We inherited the revival of this citizenship technology, bequeathed to us by the great thinkers of the Enlightenment such as Immanuel Kant and Mary Wollstonecraft. This shiny new model was founded upon the dignity of our free will as rational beings. Kant ‘hacked’ citizenship into monarchies without losing the role of the monarch (a necessary compromise for this change to have been permitted!), while Wollstonecraft thought through its consequences leading inexorably to a citizenship that was available for the first time to women as well as men. Eventually, without any further hacking required, the concept of citizenship extended to all humans belonging to a nation, regardless of their personal circumstances.
Yet now we have hit a crisis in our concept of citizenship, a technological breakdown caused in large but unnoticed part by our wilfully forgetting where we came from. Thus while the fundamental laws concerning citizenship haven’t significantly shifted (except to expressly include those who, philosophically speaking, should always have been included) most of us seem to have rejected the option to be a citizen at all.

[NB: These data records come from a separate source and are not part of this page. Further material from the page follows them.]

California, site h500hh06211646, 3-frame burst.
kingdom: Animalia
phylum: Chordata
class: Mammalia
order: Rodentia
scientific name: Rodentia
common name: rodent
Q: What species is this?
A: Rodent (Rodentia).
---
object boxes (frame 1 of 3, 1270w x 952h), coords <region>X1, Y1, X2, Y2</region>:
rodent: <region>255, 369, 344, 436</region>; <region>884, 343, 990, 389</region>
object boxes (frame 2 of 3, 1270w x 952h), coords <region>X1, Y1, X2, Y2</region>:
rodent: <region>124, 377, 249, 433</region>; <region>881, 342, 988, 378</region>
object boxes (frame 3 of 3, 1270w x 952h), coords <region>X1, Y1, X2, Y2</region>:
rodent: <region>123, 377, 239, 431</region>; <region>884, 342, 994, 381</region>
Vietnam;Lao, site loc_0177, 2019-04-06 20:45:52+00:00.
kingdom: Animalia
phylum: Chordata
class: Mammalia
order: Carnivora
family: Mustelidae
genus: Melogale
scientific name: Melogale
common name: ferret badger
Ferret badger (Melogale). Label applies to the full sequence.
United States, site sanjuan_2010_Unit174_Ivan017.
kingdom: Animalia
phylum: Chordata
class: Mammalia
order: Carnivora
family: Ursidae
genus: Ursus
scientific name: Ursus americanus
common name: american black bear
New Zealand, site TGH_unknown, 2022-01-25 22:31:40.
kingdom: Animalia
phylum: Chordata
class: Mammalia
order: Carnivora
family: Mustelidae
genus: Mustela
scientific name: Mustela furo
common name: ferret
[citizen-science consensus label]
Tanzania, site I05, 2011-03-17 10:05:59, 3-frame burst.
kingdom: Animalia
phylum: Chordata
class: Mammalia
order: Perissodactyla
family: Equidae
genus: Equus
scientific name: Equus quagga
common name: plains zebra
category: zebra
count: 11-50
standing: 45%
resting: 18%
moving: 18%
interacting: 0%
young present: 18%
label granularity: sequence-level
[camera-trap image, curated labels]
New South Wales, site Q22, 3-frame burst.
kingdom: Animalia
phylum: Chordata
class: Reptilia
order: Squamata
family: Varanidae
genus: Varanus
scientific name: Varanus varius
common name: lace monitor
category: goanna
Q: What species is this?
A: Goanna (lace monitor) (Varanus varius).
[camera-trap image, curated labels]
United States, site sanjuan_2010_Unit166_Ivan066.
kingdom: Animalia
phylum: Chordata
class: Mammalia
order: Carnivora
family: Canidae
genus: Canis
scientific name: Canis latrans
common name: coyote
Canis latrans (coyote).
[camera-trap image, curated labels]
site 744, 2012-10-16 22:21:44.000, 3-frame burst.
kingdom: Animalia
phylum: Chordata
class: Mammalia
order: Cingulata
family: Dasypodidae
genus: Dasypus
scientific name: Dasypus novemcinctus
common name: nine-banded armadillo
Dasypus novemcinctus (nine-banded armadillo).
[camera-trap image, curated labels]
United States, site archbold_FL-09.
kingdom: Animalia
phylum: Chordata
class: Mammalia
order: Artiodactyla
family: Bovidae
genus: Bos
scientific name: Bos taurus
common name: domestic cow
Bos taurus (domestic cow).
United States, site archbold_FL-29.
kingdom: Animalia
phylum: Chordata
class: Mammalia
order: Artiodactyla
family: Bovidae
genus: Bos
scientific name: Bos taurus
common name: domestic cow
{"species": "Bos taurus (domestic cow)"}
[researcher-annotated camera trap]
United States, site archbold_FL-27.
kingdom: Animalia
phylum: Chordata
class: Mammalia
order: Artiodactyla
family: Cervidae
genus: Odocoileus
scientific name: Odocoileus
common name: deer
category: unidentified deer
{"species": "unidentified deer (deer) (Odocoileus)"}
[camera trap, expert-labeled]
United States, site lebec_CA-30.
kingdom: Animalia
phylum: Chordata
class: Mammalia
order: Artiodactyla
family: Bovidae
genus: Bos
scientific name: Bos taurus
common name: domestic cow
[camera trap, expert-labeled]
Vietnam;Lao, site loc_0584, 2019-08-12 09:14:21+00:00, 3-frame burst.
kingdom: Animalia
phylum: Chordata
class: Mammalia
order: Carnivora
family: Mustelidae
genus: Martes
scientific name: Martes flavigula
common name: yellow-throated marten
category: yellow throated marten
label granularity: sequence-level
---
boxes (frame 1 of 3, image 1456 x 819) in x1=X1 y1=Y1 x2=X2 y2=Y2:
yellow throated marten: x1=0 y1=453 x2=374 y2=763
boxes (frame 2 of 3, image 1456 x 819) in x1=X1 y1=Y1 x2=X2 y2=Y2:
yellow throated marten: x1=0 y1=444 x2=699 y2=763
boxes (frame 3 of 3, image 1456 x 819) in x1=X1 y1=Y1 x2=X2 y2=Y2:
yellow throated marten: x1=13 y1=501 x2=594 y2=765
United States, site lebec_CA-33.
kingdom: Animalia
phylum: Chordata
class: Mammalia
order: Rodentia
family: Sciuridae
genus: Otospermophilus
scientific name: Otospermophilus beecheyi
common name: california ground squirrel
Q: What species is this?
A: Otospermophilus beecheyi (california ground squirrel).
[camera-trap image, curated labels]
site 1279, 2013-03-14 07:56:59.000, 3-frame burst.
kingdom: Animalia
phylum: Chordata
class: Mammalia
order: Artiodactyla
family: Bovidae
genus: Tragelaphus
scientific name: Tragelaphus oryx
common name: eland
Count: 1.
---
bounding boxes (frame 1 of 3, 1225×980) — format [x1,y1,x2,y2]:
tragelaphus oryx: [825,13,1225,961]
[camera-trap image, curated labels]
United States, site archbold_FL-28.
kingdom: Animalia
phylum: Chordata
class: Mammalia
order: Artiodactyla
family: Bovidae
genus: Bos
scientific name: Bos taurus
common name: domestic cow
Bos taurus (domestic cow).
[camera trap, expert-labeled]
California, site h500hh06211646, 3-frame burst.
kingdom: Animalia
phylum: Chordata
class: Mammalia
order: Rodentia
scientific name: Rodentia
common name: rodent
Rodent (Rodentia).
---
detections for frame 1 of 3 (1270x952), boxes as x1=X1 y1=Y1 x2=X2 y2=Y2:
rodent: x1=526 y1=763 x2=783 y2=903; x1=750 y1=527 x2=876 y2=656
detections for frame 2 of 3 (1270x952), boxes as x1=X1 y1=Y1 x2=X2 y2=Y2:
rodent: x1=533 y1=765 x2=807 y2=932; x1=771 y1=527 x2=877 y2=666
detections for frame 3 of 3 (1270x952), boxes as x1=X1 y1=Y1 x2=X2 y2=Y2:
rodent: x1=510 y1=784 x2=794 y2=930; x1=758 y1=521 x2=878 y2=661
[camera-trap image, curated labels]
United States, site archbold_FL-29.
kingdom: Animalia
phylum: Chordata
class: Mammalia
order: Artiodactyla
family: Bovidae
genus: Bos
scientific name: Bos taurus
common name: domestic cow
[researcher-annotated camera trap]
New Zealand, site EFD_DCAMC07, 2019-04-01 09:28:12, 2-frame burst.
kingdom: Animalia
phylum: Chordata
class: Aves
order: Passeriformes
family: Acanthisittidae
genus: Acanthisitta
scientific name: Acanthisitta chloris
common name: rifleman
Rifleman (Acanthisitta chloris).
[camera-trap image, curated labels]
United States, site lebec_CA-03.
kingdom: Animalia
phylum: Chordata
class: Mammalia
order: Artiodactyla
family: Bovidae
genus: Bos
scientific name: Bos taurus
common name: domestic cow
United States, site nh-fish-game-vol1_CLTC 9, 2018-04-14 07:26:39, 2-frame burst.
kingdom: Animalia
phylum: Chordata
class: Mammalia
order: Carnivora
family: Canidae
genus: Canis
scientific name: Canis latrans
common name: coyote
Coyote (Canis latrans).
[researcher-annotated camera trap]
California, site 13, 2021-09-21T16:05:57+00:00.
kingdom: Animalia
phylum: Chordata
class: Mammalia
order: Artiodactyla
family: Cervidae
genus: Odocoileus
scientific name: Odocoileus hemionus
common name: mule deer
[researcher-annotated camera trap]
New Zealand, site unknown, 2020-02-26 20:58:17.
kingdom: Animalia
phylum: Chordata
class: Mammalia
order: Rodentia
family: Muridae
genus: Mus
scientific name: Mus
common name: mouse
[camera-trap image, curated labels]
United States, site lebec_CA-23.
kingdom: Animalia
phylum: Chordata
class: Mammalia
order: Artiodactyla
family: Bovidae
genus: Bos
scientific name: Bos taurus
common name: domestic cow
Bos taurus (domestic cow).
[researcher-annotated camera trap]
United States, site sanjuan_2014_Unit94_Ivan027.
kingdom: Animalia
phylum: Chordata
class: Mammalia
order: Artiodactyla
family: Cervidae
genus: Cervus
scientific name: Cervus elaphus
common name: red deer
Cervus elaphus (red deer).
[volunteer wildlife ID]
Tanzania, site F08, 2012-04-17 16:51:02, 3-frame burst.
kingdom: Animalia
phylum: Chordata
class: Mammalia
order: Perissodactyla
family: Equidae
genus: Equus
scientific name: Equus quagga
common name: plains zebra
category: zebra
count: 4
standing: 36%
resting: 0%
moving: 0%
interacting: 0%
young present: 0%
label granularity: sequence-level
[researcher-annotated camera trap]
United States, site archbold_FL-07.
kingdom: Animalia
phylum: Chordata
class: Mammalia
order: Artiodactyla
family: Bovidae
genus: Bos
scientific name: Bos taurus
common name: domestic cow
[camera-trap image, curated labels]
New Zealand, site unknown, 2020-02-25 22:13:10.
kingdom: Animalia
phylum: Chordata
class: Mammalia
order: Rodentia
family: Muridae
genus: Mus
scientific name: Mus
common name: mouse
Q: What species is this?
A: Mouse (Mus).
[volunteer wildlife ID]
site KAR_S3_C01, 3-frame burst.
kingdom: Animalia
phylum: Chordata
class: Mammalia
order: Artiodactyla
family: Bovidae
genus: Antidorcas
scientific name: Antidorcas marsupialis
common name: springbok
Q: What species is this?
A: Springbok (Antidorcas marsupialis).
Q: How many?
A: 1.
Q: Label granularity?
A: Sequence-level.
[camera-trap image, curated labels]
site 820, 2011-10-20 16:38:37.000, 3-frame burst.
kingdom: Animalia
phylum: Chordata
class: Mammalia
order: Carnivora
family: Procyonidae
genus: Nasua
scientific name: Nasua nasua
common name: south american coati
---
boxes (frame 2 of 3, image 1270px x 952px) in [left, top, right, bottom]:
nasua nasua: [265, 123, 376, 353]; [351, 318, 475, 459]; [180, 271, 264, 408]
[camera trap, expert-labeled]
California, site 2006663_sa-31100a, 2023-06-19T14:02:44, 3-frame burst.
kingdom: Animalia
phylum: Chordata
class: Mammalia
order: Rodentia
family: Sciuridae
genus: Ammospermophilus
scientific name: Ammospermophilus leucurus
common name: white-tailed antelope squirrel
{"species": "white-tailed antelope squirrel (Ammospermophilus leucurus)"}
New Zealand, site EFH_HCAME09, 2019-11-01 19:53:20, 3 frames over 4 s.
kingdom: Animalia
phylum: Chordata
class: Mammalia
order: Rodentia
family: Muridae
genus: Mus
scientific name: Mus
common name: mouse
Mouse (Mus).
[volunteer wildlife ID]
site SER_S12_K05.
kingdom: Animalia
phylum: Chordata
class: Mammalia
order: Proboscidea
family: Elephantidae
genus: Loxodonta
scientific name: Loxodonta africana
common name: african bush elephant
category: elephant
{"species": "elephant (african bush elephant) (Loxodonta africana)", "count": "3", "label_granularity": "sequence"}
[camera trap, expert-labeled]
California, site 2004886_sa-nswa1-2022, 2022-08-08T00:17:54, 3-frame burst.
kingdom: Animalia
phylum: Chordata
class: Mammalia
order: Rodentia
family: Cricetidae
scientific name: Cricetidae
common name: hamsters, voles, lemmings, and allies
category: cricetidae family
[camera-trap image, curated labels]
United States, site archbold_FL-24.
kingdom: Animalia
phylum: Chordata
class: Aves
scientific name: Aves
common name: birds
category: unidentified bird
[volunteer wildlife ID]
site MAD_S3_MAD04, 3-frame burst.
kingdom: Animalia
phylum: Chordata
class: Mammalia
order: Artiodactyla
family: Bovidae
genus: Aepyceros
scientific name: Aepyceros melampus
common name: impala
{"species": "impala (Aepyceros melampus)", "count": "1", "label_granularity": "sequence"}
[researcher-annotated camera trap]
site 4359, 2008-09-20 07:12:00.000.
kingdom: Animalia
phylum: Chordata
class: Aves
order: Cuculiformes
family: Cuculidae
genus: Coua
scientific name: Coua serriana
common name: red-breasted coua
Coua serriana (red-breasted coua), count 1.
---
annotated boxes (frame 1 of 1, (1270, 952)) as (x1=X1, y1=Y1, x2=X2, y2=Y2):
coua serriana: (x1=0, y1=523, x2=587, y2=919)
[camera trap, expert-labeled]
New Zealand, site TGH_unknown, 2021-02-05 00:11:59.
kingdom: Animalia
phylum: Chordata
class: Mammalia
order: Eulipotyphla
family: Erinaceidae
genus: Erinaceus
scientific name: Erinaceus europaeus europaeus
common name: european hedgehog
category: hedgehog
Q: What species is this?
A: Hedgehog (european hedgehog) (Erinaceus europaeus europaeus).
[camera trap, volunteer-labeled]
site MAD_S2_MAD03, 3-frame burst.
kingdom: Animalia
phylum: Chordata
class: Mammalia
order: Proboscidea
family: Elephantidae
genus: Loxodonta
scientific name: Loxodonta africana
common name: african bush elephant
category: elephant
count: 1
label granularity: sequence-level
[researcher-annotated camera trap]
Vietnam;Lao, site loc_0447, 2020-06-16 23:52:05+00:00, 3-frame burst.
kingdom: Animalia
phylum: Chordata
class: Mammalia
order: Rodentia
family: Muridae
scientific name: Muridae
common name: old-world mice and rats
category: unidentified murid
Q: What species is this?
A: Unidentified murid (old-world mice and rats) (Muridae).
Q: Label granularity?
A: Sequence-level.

We reject leaders whom others elected, and will not follow them.
We reject other people whose political views offend us, and try to rob them of their right to free speech.
And we reject the sovereignty of other countries, and use force of arms to alter their political course even though we are not (and do not desire to be) citizens of those nations.
In short, we reject our opportunity to be citizens at all, and offer in its place nothing but excuses for why our values, our judgements, and our chosen leaders are the only ones that matter.
A person who truly practices citizenship, rather than abusing their entitlements and excluding voices from political consideration, forms a cyborg network with all other citizens within the same nation. I would love to say something trenchant about the moral and behavioural effects of citizenship, but first I would have to find some citizens to observe, and apparently there are none left. We continue to try to reap the benefits of this social technology even while we fatally undermine the radical equality it depends upon. Liberals are just as guilty of this corruption of the technology of citizenship as conservatives, since few liberals care about their nation as such, seeking instead to assert their power everywhere while undermining both free speech and the concepts of nationality that citizenship depends upon.
For the first time in my life, I find myself interested in learning how to be a citizen... but alas, there is nobody left for me to be a citizen with.